Фан плавает в бассейне.

– Ты же не умеешь плавать! – говорит Сабина, хотя ясно видит, что он плавает.

Он плывет, широко раскрыв глаза и рот. Тело его лоснится и золотисто поблескивает, как у тюленя на ярком солнце. Перевернувшись на спину, он устремляется к ней.

– Научился! – кричит он. – Вот счастье-то!

Серый пиджак Парсифаля аккуратно повешен на спинку покрашенного в белый цвет стула из кованого железа. Погода жаркая, но приятная. Когда Фан оказывается у бортика, Сабина протягивает руки, и он скользит из бассейна в ее объятия; прохладная вода стекает с него ручьями и мочит блузку Сабины. Кожа его вновь приобрела золотистый оттенок и источает тонкий цветочный аромат – не то жасмина, не то лилии, даже не хочется выпускать Фана из рук. Смерть явно пошла ему на пользу. Даже в лучшие свои дни с Парсифалем он не казался таким довольным. При жизни Фан был слишком робким, слишком услужливым и чем-то напоминал побитую собаку. Энергичная Сабина ревновала Парсифаля к Фану, ей было неприятно, что Парсифаль может так сильно любить еще кого-то. Ревновала, считая любовь исключительной привилегией и ни с кем не желая этой привилегией делиться. А в конечном счете кем была тогда Сабина? Всего лишь ассистенткой, затянутой в неизменное шелковое трико с блестками. Женщиной с кроликом и шляпой. Однако Фан был с ней неизменно любезен. Он прекрасно знал, что это такое – быть лишенным привилегий.

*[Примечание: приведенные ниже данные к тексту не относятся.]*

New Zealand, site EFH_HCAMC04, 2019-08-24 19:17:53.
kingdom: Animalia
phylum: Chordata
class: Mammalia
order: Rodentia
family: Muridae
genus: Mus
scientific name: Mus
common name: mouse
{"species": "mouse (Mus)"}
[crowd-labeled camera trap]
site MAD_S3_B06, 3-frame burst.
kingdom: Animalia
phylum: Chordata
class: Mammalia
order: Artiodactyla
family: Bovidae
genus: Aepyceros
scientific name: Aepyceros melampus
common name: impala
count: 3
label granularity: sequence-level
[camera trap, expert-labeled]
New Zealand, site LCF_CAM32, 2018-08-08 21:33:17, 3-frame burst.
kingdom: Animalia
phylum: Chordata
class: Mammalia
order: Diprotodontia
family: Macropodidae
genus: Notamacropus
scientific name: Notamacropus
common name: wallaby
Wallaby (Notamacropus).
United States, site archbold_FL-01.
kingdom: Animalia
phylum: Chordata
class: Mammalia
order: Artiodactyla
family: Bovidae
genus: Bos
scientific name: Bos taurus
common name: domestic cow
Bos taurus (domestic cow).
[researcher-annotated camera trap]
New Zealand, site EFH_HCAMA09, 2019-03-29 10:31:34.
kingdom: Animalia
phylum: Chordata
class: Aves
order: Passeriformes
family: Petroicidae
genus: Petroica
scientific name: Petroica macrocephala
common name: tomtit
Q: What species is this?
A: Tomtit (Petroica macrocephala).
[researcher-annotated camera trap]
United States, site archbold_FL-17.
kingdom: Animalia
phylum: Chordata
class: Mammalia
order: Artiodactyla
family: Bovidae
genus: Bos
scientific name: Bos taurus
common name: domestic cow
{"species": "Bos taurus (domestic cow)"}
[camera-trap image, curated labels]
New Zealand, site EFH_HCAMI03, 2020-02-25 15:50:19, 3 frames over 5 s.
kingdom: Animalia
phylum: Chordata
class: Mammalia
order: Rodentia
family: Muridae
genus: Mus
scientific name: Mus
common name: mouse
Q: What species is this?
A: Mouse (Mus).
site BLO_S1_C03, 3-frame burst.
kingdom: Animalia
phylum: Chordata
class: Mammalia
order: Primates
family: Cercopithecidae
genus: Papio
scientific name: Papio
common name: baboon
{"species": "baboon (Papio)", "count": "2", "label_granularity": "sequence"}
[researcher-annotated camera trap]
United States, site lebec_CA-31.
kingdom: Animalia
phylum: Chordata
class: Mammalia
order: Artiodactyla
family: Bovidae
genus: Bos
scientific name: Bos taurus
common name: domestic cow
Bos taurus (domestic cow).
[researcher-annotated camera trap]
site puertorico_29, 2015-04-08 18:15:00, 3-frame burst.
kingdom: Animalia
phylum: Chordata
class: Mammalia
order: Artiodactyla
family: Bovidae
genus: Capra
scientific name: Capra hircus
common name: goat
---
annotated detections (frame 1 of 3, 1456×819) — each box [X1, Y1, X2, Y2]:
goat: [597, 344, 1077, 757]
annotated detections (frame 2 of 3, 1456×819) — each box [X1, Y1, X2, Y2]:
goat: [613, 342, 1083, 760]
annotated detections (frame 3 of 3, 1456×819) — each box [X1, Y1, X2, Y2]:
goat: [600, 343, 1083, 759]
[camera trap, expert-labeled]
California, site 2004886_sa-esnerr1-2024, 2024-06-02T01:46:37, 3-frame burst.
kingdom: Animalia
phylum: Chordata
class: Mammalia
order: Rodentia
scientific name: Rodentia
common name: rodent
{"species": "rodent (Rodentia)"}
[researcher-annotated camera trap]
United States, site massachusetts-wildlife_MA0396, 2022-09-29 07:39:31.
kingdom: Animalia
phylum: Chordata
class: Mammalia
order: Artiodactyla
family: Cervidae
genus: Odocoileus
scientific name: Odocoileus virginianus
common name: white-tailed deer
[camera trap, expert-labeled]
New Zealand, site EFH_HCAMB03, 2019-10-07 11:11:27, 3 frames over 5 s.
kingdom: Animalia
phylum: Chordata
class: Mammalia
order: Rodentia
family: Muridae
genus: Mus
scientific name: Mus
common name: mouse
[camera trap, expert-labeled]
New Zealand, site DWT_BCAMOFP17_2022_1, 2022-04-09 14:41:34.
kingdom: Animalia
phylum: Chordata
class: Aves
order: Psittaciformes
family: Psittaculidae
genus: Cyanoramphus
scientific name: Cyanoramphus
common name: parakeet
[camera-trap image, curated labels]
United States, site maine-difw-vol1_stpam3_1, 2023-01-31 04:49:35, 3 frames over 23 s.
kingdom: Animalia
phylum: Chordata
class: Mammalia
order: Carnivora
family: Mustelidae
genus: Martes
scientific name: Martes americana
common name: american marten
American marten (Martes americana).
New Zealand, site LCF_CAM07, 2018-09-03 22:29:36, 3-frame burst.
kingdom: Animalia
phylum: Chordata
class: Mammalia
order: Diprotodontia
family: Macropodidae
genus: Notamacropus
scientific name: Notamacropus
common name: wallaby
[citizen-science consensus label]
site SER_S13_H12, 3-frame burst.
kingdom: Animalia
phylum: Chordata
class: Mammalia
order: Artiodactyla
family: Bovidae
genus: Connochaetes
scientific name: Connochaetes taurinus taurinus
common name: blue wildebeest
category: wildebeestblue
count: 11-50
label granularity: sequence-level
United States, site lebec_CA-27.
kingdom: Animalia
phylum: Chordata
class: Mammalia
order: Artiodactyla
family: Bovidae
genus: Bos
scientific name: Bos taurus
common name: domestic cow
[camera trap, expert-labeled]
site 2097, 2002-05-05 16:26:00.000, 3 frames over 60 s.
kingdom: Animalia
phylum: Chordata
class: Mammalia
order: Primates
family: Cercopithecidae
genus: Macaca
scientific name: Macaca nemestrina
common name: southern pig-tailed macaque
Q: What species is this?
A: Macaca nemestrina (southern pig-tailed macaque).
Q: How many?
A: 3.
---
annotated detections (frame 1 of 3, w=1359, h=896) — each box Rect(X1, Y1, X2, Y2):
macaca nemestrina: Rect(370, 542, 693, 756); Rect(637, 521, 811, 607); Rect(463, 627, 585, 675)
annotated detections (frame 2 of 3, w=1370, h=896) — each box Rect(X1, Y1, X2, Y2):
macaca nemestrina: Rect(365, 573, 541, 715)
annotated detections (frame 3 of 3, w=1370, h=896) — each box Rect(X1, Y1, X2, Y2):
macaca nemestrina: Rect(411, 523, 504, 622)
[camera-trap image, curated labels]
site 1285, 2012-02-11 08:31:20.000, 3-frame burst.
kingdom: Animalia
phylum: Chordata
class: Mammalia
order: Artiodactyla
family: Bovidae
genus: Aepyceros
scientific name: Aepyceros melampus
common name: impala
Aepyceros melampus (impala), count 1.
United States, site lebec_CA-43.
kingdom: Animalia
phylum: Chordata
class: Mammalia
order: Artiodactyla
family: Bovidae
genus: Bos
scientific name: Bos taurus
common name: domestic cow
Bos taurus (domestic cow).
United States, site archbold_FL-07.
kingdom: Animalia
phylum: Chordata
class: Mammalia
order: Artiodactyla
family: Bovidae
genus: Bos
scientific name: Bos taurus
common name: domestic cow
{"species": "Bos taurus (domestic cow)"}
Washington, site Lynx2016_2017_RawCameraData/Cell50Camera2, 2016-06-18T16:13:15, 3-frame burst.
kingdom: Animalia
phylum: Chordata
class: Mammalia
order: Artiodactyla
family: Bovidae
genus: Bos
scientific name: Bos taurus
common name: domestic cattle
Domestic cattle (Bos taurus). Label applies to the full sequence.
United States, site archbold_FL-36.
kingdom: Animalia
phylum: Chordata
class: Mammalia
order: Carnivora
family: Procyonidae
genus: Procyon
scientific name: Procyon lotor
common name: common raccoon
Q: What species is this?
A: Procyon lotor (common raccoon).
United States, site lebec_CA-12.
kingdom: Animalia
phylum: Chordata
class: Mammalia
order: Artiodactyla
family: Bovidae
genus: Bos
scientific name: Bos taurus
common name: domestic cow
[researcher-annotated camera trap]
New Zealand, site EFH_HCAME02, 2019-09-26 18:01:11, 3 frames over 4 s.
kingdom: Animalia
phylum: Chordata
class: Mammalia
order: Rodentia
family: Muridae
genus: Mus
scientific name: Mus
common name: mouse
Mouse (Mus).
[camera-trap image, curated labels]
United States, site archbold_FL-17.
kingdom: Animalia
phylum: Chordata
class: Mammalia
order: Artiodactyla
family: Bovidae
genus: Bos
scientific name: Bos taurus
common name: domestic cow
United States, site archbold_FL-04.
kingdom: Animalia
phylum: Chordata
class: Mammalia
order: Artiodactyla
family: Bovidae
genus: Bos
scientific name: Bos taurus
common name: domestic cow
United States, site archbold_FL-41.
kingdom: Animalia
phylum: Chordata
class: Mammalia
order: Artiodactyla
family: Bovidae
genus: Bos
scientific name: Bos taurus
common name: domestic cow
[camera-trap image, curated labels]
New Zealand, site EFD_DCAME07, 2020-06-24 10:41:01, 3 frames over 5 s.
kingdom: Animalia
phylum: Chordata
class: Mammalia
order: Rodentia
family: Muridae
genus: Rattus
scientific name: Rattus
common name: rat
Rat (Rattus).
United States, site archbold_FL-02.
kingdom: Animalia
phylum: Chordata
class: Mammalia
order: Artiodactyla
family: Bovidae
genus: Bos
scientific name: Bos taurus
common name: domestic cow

Сабина улыбается и садится рядом с Фаном на бортик. Болтает ногами в воде. Дельфины увиты цветами. Вода в бассейне синяя, как спинка у горной сиалии, которую она однажды видела возле Тахо.

– А чем ты занят теперь?

Фан берет ее руку в свои. Экзема, от которой он годами не мог избавиться, теперь прошла.

– По большей части я здесь. С тобой. – Сказал и замолчал. Фан никогда особо не любил говорить о себе. – А иногда возвращаюсь во Вьетнам.

– Серьезно? – удивляется Сабина. О Вьетнаме он вообще почти не вспоминал.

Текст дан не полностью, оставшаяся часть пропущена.